-- Opening Marker --
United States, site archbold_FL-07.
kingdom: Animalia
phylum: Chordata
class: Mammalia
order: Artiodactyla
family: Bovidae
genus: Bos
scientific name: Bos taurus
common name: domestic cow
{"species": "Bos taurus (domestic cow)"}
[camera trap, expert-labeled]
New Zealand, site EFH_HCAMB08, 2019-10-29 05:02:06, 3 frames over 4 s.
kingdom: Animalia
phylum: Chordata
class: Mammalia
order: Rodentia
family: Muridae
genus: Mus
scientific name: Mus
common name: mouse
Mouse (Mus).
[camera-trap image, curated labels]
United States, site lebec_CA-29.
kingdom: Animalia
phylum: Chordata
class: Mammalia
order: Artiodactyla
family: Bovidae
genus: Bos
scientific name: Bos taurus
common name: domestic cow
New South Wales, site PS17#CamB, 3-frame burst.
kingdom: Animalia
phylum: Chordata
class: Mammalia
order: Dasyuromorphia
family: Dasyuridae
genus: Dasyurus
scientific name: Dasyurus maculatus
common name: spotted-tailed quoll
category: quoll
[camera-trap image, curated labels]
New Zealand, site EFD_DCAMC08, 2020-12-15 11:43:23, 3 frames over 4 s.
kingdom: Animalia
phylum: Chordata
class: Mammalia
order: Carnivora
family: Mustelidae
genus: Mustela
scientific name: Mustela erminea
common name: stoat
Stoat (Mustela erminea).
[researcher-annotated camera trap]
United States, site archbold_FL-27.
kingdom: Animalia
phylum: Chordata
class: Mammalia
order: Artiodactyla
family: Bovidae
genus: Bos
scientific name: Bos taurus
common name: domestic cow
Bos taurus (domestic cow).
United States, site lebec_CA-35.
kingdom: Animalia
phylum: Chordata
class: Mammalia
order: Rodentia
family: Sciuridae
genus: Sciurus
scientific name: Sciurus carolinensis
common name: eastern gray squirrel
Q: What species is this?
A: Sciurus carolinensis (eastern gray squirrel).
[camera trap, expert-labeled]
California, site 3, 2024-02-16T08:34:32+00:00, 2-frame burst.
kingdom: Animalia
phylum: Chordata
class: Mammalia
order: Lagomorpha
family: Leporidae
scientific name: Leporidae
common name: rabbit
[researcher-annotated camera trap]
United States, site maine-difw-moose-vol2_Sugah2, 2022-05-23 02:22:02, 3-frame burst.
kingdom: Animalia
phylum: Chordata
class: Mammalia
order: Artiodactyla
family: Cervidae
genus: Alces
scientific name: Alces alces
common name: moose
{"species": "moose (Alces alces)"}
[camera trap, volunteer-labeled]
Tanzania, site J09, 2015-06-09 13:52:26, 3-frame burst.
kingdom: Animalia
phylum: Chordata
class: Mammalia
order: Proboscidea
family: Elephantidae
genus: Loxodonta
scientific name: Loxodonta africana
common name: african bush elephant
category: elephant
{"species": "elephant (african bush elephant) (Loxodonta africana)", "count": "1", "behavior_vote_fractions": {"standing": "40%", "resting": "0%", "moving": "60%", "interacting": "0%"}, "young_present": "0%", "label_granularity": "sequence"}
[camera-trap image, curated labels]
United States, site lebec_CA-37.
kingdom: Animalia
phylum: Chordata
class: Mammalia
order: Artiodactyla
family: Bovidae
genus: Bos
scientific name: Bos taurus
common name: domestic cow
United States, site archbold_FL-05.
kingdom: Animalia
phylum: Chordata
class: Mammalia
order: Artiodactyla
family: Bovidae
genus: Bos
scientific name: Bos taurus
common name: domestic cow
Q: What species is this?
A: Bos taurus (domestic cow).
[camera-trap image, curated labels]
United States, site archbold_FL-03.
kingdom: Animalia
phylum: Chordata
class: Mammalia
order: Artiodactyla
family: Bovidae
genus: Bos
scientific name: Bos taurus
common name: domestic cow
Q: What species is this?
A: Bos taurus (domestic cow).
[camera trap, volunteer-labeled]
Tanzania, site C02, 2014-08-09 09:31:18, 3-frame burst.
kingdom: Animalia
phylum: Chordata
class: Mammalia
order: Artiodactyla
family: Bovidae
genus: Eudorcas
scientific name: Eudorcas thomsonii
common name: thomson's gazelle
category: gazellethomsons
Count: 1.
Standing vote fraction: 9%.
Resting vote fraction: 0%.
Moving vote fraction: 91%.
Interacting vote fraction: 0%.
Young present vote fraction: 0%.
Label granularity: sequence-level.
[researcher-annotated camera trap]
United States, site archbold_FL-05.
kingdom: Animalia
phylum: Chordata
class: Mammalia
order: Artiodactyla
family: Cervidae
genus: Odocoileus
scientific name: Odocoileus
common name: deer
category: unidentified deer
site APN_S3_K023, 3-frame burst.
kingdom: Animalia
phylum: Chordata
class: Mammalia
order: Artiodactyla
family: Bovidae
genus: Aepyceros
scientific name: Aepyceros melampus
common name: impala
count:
-- Closing Marker --
**Required action**: Looking at the material above, say how many of its lines include "category", and give nothing besides the number.

**Response below**: 4